Heinz taught graduate business courses at Carnegie Mellon University for a year in 1970-71.
An obituary in the now-defunct Pittsburgh Press said that during those years, Heinz helped to build two institutions that would become Pittsburgh brand names almost on a par with the condiment kingdom.
He was among a group of investors who helped bring a National Hockey League expansion franchise - the Pittsburgh Penguins - to the city in 1966. Later, he helped Fred Rogers establish Family Communications Inc., the production company for “Mister Rogers’ Neighborhood.”
But Heinz had developed a taste for Pennsylvania politics in 1964, when he managed Sen.
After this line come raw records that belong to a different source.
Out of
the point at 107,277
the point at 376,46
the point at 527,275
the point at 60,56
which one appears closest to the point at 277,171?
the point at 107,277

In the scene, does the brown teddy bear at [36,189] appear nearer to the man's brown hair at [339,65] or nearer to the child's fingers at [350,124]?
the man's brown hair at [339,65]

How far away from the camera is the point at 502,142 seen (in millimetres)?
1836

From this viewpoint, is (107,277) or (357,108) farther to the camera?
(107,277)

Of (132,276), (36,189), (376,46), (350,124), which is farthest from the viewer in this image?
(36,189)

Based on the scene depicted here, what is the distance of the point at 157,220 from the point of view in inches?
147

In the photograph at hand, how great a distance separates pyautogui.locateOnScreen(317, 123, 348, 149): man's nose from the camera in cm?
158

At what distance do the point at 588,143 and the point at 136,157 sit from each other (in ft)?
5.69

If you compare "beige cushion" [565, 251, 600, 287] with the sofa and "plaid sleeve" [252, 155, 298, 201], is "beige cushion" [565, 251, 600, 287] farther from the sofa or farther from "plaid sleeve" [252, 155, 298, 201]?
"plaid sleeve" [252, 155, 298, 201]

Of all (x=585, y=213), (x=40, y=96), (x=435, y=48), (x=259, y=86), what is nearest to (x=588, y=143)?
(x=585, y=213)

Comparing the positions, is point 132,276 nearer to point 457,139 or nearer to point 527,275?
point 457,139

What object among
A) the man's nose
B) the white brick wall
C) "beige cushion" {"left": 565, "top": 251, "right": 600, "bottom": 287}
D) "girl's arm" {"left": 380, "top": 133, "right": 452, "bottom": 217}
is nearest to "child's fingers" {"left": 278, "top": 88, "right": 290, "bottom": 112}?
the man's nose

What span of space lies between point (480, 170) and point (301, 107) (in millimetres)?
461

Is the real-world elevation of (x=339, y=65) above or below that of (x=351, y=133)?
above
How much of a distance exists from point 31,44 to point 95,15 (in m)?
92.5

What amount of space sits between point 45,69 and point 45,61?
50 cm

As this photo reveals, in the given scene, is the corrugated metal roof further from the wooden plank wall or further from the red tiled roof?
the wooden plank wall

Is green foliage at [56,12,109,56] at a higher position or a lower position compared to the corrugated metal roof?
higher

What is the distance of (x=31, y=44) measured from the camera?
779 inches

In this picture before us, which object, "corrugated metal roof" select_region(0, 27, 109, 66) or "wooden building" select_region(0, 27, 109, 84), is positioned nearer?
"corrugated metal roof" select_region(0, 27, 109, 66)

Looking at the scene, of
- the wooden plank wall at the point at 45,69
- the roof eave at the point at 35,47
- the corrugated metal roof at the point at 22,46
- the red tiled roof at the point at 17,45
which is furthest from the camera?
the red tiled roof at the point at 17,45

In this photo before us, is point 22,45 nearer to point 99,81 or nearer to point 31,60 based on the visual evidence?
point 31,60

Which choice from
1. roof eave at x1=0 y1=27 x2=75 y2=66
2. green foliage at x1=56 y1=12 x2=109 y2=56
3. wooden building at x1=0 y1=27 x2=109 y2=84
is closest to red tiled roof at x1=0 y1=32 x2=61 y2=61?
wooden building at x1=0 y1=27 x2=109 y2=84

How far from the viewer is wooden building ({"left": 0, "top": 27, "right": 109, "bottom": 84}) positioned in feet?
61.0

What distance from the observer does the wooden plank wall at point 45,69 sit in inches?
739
Hugh Scott’s reelection campaign. When U.S. Rep. Robert Corbett died unexpectedly in April 1971, that hunger resurfaced.
Heinz jumped into the fray and beat Democrat John Connolly, a well-known Pittsburgh businessman and owner of the Gateway Clipper fleet, in a special election in November 1971. He would go on to win reelection in 1972 and 1974 before making a successful bid for the Senate in 1976, when Scott retired. He was easily reelected in 1982 and 1988.
George Whitmer worked with Heinz on that first campaign. He then helped staff his first district office as a recent college graduate.
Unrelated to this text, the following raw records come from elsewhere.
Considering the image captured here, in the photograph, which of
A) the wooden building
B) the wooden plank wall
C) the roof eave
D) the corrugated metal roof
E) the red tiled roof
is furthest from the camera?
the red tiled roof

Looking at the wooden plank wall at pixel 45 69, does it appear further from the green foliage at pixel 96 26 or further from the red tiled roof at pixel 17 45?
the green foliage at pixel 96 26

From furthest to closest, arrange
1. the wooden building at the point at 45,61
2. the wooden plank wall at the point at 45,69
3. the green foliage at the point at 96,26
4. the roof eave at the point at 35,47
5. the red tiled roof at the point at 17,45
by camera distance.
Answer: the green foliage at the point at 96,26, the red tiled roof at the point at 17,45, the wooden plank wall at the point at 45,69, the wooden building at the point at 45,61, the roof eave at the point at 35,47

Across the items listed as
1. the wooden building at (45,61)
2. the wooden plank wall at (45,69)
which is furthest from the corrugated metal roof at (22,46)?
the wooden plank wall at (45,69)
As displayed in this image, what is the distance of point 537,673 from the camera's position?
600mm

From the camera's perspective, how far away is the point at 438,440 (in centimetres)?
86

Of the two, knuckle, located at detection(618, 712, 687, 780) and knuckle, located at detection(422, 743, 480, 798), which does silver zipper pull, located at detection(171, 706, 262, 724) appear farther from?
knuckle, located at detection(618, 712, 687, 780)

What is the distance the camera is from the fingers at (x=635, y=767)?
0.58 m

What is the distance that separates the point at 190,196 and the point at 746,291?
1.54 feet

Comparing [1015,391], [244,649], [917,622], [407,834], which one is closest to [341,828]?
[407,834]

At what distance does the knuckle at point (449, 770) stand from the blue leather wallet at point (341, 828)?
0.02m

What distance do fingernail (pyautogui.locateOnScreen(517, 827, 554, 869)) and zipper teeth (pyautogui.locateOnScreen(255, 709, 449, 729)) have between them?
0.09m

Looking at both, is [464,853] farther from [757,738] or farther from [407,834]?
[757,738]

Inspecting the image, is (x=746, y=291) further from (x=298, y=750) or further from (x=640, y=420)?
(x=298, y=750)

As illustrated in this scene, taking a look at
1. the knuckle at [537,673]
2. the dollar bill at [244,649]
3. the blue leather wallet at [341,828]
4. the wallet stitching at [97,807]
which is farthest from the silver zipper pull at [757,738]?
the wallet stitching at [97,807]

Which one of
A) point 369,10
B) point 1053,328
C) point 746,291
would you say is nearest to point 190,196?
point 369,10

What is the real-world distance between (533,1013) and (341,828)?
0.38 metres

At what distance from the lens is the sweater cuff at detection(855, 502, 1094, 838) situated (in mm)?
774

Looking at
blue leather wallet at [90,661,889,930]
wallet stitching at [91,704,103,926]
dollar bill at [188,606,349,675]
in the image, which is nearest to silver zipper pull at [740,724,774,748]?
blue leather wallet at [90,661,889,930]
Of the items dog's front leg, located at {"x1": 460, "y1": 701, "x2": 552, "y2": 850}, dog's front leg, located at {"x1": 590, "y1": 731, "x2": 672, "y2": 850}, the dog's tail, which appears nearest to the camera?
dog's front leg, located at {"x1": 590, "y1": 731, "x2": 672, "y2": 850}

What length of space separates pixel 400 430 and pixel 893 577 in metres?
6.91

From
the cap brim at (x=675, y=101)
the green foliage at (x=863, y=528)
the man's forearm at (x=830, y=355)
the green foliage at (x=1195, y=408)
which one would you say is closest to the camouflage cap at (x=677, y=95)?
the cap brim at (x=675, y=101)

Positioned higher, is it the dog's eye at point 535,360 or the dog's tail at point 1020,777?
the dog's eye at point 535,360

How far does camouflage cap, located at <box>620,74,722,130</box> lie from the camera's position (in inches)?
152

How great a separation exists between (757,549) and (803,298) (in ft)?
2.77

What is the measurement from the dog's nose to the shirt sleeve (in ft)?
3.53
He recalled early mornings with Heinz shaking hands outside mill gates at Pittsburgh industrial giants of the day - the J&L plant in Pittsburgh, the massive Westinghouse plant in Turtle Creek and the Dravo shipyard on Neville Island.
Heinz worked to build strong ties to the unions, said Whitmer, who recently retired from PNC. He knew they would be integral to his election.
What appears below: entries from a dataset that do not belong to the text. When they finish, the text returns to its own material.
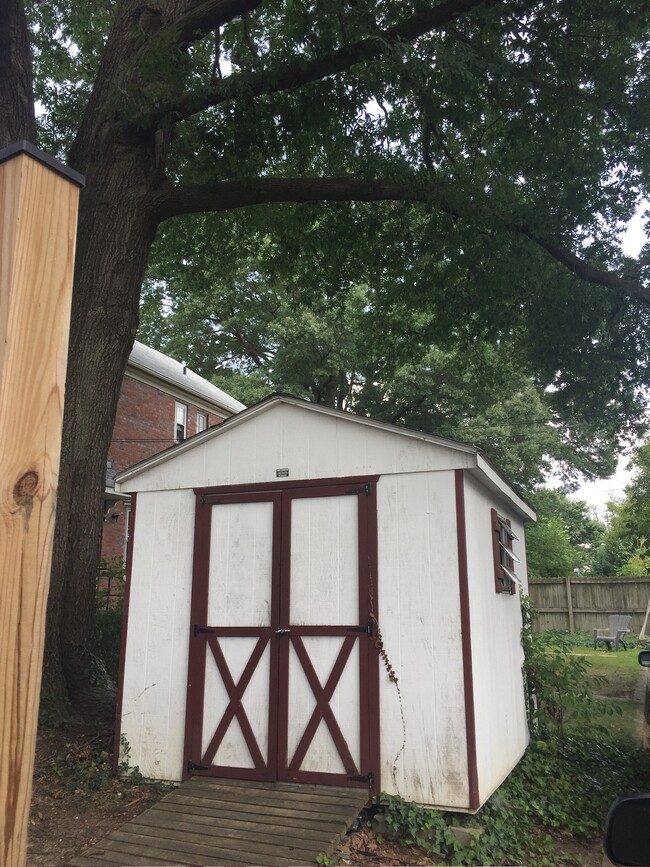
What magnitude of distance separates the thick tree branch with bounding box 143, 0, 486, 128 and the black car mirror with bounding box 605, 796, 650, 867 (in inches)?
300

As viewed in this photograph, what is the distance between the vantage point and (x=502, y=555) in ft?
25.7

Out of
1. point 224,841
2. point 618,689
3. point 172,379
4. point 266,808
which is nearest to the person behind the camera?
point 224,841

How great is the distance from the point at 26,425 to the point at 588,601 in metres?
21.7

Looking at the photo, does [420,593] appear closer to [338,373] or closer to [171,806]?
[171,806]

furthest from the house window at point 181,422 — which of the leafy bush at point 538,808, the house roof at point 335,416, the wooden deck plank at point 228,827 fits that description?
the wooden deck plank at point 228,827

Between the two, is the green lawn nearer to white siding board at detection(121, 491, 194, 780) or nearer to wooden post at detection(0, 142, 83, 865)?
white siding board at detection(121, 491, 194, 780)

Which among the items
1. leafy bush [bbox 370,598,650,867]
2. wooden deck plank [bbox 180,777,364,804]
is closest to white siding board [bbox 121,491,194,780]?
wooden deck plank [bbox 180,777,364,804]

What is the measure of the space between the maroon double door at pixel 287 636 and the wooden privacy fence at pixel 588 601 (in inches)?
638

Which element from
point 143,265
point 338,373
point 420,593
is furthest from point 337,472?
point 338,373

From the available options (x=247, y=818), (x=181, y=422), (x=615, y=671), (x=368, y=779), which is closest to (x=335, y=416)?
(x=368, y=779)

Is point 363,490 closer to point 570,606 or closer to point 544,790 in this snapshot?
point 544,790

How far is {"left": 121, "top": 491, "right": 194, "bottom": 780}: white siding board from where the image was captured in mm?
6531

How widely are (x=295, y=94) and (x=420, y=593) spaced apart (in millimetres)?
6272

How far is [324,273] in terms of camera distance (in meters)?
12.2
Pittsburgh lawyer David Ehrenwerth became friends with Heinz as a volunteer during that time. He said early on Heinz assembled an informal group of local lawyers, doctors, businessmen and civic leaders he dubbed his “57 Club.” He met with them regularly and tasked them with writing papers for him.
“We developed a nice relationship. I took him around, even did some surrogate speaking,” Ehrenwerth said.
Keeping up with Heinz, who was his senior by about nearly a decade, was a feat.
“When I’d meet him at 7 a.m., we’d go to union halls in the morning, the Duquesne Club for lunch. And while we were there, he’d say, ‘Don’t eat much. We have three or four dinners to do tonight,’ ” Ehrenwerth recalled.
Then there were the picnics at Rosemont Farm, the family estate in Fox Chapel. Ehrenwerth said Heinz would invite a diverse crowd, ranging from the region’s most influential civic and corporate leaders to union members who came fresh from the mills.
“I remember once, when it began to pour down rain and there were so many people there, there was no way he could get them all into the house. I asked him what we should do, and he said, ‘Let’s just stay out here.’ And there he was soaking wet, going around talking to everyone,” Ehrenwerth said, laughing as he recalled the unlikely spectacle.
He also had a peek at the private man at small gatherings at the farm.
There were the occasionally “lively discussions” between husband and wife, both of whom held strong opinions. But he said Heinz never had a harsh word for his three sons.
“He’d be tossing the kids in the pool and making the hot dogs on the grill himself. He wasn’t an absentee father. He was involved in their lives, always talking about them,” Ehrenwerth said. “His youngest son was just applying to college (in April 1991). John had gone to Yale, and I think Chris got into Yale the day he died.”
In 1995, Teresa Heinz married Boston Democrat John Kerry and was active in his 2004 presidential campaign. Neither she nor any of the Heinz sons live in Pittsburgh. But Oliphant said the family remains committed to The Heinz Endowments, its philanthropic work in Pennsylvania and the legacy of a man in his prime, gone too soon.